Before I dwelve into his review, I think it may be necessary to disclose a few items:
1) I am a self-confessed nut on all things Commodore related;
2) I’m not a middle aged gentleman with 3 kids, instead a 23 year old wagonista; and
3) I have been longing for a VE since my 13 year old self watched via simulcast the Ignition SSV roll down the catwalk at the Melbourne Convention Centre one rainy Sunday morning in July 2016 (even got a bit tearful). So in short, this review might be a little biased.
I consider myself a car enthusiast, however I’ve never dreamed of a Lamborghini or Ferrari in my driveway. Instead, I’ve always had something for lifestyle oriented sports cars, ones that go under the radar at the traffic lights with the bike in tow, but then disappear into the horizon as the lights turn green.
Growing up, I drooled at the thought of the German estate express trio, those being your E63 AMG estates, M5 Tourings and of course the mighty RS4/RS6 Avants. With the exception of the B8 RS4 Avant, none of these vehicles ever came in a manual. Being the enthusiast I am, my criteria for my dream vehicle was a bit more specific, those being:
i) Manual (as above);
iii) wagon; and
Who would have thought this dream vehicle would be found in our own backyard? Enter my 2010 VE SS Manual Sportwagon…..
In short, I love this car.
Being 23, of course I didn’t by the car brand new, but instead purchased it from another Commodore nut who’d upgraded to a VF SSV Sportwagon (though the term upgrade is subjective when you consider the VF SS/SSV wagons are no longer are built in Manual spec).

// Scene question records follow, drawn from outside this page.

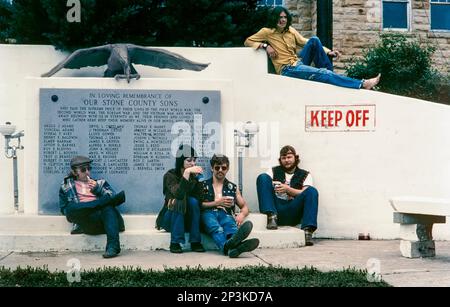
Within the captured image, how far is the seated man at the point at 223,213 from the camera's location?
677cm

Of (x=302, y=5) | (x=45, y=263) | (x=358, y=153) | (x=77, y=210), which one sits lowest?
(x=45, y=263)

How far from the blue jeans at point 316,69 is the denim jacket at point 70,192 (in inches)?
121

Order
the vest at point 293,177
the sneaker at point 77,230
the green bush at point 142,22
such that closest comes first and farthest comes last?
1. the sneaker at point 77,230
2. the vest at point 293,177
3. the green bush at point 142,22

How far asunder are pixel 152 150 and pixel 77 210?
133 centimetres

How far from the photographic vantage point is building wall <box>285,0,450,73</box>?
14242 millimetres

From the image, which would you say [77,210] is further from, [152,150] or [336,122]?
[336,122]

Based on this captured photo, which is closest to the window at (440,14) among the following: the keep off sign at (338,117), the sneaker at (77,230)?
the keep off sign at (338,117)

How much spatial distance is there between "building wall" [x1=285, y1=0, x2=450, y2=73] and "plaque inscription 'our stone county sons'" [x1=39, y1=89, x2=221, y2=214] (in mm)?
6665

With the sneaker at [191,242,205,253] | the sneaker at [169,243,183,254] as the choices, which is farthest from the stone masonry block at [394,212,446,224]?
the sneaker at [169,243,183,254]

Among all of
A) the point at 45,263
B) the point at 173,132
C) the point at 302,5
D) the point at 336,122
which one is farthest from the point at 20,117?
the point at 302,5

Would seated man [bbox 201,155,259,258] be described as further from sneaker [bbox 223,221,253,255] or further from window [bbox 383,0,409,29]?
window [bbox 383,0,409,29]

Boasting the fantastically handsome and time resistant VE proportions originally outlined by talented GM designer Mike Simcoe, in the understated Karma Silhouette, this vehicle maintains a degree of sophistication that would not normally be associated with a Commodore (though the aftermarket xforce exhaust can blow that sophistication right out the door when your foot gets heavy).
I’ve owned this car for nearly 4 months now, and it hasn’t disappointed. This car is truly engineered for Australiana which shows through and through when you drive it. One word, that V8….(more like two words it seems!)
I haven’t made a detailed assessment of the car’s infotainment system/interior, but hey I like the fact that it’s layout is simple, means less things can go wrong! The quality of the interior materials may not be soft to the touch, but it’s durable which will mean it will last a long time with the infrequent bit of tlc.
I have managed fuel usage in town of 14-15L/100km (similar to my old man’s VE Calais V6), though that’s with a light foot. However when the weekend comes around, I tend to forget about fuel consumption and instead appreciate the orchestra performance as the car revs towards its redline. The heavy duty transmission is also very easy to operate, despite its more agriculturally notchy roots.
All in all I truly love his car. It is very sad indeed that Australia will not be able to engineer a vehicle like this ever again, which luckily for me means I will be treasuring this vehicle even more, so much so that I don’t think I’ll ever be letting her go.
If you want a truly outstanding car (and an outstanding example of Australian engineering at its finest), you can’t go past the current breed of VE/VF Commodores. Don’t succumb yourself to the badge snobbery that seems to exist in the cities nowadays (or maybe it’s just Sydney). If you’re looking for a car (or browsing as I was at the time), I highly recommend you have a test drive of the Commodore before its all but too late.